Dans son grotesque petit pamphlet intitulé "Le rappel à l'ordre:enquête sur les nouveaux réactionnaires" (éditions du Seuil, Paris,2002), le social-libéral, ci-devant stalinien et ci-devant maoïste (configuration lassante par sa répétition en série depuis 1975) Daniel Lindenberg fourgue
dans son "panier à salade" conceptuel le toujours marxiste
Alain Badiou à la suite de l'atlantisto-déjanté Dantec, du néo-conservateur républicain Finkielkraut, du très Tocquevillien Manent, du jubilatoire Muray, et de quelques
raton-laveurs, sous l'étiquette commune de "nouveaux réactionnaires"; pourquoi ? Parce que tous ces auteurs sont réfractaires ou au moins critiques du consensus mou incluant multiculturalisme, anti-"racisme", féminisme et relativisme moral;
parce qu'ils n'aiment pas la gélatine, et le font savoir.
Mais les amateurs de Tête de Veau, les Barret-Kriegel ,les Adler et les Lindenberg, ne sont pas dégoutés par l'aspect
gélatineux de leur mets favori, au contraire ! Ce consensus mou constitue leur milieu nourricier, ce
qui leur tient lieu de substance intellectuelle et morale, s'il est vrai que l'on devient ce que l'on mange, comme l'a écrit Feuerbach. Alors qu'un Alain Badiou persiste à trouver peu ragoutante semblable pitance, et à ronger
le même os marxiste, cela confirme l'irrécusable diagnostic de l'inévitable Gomez Davila :"L'esprit du marxiste se fossilise avec le temps; celui du gauchiste devient spongieux et mou."
Ecrit par : Slavaseptimaniusl | jeudi, 01 mai 2008
Il fut un temps béni où les hommes défendaient les libertés, celles dont ils usaient jour après jour avec sagesse et considération. Alors, "vin, porc et libertés"...
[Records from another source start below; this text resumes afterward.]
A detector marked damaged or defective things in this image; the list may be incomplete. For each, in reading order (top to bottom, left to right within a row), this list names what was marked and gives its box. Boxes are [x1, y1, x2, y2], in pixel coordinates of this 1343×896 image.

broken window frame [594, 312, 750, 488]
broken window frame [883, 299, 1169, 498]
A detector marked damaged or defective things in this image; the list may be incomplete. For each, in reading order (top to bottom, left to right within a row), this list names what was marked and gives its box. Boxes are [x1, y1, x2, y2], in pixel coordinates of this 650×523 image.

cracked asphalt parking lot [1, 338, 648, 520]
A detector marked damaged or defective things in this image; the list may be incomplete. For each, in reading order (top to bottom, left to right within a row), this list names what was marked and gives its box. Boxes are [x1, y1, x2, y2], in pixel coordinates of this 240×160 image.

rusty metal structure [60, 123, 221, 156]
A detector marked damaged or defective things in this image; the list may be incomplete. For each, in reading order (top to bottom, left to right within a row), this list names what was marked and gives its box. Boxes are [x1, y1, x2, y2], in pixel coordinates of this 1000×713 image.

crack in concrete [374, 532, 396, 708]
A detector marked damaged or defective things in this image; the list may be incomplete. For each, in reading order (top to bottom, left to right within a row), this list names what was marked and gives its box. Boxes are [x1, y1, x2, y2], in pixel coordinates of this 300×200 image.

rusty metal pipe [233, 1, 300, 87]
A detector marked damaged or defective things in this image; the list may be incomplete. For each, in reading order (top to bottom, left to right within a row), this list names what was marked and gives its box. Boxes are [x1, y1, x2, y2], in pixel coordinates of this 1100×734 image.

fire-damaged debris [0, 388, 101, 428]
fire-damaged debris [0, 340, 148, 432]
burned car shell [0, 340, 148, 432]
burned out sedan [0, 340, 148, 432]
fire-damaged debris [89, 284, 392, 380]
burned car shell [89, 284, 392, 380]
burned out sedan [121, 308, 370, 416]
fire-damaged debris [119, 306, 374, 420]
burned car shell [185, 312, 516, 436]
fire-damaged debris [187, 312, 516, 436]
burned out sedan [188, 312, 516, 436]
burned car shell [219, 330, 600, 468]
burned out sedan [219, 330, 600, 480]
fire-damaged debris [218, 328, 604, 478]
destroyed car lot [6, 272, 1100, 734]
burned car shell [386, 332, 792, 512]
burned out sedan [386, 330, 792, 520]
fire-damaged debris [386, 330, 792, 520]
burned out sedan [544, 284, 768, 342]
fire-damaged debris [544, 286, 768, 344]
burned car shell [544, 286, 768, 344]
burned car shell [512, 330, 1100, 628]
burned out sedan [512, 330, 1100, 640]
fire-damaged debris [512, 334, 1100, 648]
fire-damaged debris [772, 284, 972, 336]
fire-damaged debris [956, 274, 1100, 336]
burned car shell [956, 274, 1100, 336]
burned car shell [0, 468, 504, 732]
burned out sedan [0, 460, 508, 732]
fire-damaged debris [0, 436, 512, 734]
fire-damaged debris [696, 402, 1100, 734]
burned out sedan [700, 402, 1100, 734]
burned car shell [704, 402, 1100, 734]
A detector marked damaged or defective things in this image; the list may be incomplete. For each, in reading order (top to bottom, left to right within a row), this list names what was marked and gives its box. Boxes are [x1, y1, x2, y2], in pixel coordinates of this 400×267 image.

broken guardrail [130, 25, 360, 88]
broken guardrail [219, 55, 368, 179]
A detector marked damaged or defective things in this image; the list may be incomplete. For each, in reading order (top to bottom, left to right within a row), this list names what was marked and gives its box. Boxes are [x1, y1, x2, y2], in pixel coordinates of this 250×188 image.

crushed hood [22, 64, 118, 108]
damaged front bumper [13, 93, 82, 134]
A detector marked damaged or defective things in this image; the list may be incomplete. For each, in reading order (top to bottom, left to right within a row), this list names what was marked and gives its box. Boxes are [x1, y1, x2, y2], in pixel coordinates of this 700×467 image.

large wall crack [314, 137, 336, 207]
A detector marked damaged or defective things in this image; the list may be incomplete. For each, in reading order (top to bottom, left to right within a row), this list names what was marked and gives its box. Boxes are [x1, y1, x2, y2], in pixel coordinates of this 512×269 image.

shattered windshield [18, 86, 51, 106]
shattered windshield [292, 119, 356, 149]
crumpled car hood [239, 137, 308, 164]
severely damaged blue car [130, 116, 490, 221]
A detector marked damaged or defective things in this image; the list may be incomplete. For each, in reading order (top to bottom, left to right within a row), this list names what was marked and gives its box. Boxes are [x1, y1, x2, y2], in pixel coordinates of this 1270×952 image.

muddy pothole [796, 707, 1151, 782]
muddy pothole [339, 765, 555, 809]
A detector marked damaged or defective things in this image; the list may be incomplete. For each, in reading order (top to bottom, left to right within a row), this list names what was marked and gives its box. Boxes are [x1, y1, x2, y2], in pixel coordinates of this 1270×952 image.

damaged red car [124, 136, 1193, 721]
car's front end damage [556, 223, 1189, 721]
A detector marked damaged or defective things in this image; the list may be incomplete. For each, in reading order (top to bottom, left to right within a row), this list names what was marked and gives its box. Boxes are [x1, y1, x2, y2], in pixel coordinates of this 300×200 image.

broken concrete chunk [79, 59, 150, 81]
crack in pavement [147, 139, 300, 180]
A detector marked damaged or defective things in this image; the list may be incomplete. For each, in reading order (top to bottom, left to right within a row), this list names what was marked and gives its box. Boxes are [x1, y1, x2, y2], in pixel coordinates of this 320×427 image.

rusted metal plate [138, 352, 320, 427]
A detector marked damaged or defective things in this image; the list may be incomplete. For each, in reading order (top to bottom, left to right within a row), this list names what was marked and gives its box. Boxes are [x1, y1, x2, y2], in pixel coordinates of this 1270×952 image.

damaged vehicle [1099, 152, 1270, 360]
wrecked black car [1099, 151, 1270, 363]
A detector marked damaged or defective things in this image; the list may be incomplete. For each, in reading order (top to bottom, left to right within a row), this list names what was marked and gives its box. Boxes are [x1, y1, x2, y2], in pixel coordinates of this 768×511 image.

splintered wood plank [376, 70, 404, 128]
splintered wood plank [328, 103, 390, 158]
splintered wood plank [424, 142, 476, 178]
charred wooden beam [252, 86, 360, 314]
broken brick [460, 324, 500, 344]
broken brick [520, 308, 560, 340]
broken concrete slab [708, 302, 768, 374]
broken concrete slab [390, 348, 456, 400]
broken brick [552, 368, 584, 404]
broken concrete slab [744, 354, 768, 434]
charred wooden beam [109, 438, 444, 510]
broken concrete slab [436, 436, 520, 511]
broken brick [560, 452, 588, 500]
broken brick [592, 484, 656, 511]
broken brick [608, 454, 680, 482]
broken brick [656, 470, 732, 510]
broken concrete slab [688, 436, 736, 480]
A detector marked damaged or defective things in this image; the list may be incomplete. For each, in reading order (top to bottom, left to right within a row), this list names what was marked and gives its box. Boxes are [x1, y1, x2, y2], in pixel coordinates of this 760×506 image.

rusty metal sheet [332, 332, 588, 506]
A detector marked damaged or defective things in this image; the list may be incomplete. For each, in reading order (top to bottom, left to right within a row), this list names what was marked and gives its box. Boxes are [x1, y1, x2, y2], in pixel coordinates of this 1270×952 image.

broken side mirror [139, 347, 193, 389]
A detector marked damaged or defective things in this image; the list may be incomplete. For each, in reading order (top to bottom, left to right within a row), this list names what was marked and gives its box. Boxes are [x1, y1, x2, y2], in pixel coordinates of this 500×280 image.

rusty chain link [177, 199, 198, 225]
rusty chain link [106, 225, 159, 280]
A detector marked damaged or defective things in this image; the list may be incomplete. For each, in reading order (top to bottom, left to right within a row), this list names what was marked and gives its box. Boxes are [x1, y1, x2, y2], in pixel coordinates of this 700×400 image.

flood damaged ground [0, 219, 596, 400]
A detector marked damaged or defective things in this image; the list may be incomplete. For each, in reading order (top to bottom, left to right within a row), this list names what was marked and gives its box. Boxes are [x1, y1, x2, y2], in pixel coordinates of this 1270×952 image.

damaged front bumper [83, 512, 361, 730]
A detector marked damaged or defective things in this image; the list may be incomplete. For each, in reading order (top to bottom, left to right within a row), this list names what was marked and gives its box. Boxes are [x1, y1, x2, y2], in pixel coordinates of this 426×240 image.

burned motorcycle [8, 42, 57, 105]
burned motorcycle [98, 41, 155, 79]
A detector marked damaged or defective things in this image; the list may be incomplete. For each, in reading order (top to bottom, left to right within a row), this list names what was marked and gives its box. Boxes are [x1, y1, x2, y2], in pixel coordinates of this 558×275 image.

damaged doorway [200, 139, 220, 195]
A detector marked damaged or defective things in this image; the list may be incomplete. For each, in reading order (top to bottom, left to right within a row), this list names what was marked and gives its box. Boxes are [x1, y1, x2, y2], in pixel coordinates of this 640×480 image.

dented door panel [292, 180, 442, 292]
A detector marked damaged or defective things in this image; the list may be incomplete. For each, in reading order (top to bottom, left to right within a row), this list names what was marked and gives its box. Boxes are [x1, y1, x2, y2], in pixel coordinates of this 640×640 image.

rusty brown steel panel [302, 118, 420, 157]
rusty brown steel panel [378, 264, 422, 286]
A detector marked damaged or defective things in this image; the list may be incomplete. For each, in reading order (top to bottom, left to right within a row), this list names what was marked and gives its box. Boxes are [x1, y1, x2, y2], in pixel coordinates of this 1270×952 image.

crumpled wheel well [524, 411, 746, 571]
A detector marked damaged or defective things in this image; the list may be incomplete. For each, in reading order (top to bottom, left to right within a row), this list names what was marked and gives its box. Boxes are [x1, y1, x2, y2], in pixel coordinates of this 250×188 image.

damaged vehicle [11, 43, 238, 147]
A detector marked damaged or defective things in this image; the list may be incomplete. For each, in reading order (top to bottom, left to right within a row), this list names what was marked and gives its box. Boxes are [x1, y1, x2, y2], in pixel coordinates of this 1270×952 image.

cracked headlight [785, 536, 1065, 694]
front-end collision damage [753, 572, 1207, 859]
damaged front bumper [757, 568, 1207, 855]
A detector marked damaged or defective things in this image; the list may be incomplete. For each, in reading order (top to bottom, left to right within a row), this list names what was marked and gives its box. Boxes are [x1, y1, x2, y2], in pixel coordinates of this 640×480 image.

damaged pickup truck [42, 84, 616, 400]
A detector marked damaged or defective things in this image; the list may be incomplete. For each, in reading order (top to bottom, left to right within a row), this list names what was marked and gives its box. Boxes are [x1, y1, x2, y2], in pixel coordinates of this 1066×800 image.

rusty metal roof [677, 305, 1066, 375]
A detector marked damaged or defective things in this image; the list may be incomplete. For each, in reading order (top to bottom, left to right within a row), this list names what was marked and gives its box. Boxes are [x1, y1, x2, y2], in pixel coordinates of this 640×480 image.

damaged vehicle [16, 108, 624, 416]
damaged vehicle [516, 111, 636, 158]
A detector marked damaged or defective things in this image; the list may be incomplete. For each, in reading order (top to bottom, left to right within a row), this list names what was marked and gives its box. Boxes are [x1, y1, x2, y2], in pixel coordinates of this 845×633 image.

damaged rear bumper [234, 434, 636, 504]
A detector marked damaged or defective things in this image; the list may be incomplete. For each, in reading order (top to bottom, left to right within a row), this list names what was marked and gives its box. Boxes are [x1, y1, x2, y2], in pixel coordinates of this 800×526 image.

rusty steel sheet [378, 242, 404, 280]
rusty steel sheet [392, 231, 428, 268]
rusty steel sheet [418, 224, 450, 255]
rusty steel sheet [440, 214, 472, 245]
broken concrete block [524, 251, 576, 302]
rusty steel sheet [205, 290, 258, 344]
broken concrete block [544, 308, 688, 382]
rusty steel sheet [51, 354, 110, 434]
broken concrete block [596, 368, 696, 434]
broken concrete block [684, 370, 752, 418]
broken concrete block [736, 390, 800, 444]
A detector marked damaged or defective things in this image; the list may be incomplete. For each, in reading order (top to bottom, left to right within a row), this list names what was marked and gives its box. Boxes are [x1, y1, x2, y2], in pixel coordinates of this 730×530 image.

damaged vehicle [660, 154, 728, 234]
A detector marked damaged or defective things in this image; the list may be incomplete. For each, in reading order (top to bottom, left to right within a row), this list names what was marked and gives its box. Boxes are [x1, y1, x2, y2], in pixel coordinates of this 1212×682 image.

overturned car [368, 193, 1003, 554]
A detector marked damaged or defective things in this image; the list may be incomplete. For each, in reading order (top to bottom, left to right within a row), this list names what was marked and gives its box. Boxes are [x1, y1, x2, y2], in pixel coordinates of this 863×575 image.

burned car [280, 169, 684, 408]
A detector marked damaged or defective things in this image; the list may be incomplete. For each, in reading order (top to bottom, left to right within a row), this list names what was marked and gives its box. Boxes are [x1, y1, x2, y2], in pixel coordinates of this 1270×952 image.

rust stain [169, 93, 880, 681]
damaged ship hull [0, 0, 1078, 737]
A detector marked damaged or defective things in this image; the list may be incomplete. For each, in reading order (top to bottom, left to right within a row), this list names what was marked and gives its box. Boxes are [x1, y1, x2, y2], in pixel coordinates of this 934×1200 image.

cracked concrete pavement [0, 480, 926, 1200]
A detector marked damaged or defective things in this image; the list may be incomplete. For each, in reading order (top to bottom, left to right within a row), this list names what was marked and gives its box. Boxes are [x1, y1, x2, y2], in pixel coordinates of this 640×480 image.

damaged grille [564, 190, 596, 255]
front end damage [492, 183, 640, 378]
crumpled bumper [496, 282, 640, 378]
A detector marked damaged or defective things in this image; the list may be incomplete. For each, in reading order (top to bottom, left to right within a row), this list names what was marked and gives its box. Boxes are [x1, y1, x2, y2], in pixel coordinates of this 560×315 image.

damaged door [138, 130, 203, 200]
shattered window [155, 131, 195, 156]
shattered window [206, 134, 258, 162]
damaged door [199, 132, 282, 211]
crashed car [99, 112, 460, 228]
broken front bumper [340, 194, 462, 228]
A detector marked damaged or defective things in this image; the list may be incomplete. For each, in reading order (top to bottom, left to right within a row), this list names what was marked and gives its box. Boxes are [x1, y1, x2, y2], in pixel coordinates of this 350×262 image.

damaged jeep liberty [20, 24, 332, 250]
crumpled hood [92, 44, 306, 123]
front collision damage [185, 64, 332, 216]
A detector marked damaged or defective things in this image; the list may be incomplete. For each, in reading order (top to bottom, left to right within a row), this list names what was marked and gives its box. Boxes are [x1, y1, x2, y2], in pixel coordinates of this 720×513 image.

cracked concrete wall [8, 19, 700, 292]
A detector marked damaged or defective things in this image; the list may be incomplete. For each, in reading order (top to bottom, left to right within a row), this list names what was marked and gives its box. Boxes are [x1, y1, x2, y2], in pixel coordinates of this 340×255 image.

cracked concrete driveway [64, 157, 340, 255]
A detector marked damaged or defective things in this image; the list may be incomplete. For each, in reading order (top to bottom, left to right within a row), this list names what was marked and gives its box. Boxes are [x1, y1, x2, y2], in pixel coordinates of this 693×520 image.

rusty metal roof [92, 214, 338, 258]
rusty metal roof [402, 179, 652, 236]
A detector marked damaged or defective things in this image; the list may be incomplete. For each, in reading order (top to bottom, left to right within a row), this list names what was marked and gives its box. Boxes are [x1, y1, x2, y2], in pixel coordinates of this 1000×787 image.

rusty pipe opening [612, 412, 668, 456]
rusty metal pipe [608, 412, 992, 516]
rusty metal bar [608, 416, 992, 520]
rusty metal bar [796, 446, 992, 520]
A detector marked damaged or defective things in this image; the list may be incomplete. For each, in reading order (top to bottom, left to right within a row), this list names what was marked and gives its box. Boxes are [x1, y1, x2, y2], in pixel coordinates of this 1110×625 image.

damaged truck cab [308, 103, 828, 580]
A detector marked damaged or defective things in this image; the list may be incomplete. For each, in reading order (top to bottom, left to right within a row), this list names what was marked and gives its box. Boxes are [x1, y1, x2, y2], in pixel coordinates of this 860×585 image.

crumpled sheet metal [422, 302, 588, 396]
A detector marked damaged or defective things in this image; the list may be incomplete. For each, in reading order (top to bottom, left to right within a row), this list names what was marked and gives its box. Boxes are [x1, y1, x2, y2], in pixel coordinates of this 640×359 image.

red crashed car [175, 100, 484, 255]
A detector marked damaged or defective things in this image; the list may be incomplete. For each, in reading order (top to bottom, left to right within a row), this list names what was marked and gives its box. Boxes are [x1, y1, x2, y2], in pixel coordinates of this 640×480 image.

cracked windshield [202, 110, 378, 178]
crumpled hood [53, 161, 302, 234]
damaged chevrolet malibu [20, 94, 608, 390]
Ecrit par : Levivien Thierry | jeudi, 01 mai 2008
Merci Levivien pour cette pertinente et antilibérale rectification : LES LIBERTES plutôt que "la" liberté, au nom
de laquelle tant de crimes furent commis pendant la première Révolution anti-française, selon Mme Roland elle-même. Pour le chrétien véritable, il n'y a de liberté qu'en union avec le Christ-Dieu; pour le stoïcien, il n'y a de liberté que dans l'adhésion consciente à la Nécessité; quant au progressiste libéral, il prend pour la liberté l'apparence "que donne à la girouette l'impulsion des mille vents qui l'agitent" (Gustave Thibon). Le progressiste radical (socialo-marxiste ou soi-disant écologiste) , pour sa part, adore l'autre idôle de la Triade révolutionnaire, l'Egalité. Donc, "VIN, PORC ET LIBERTES".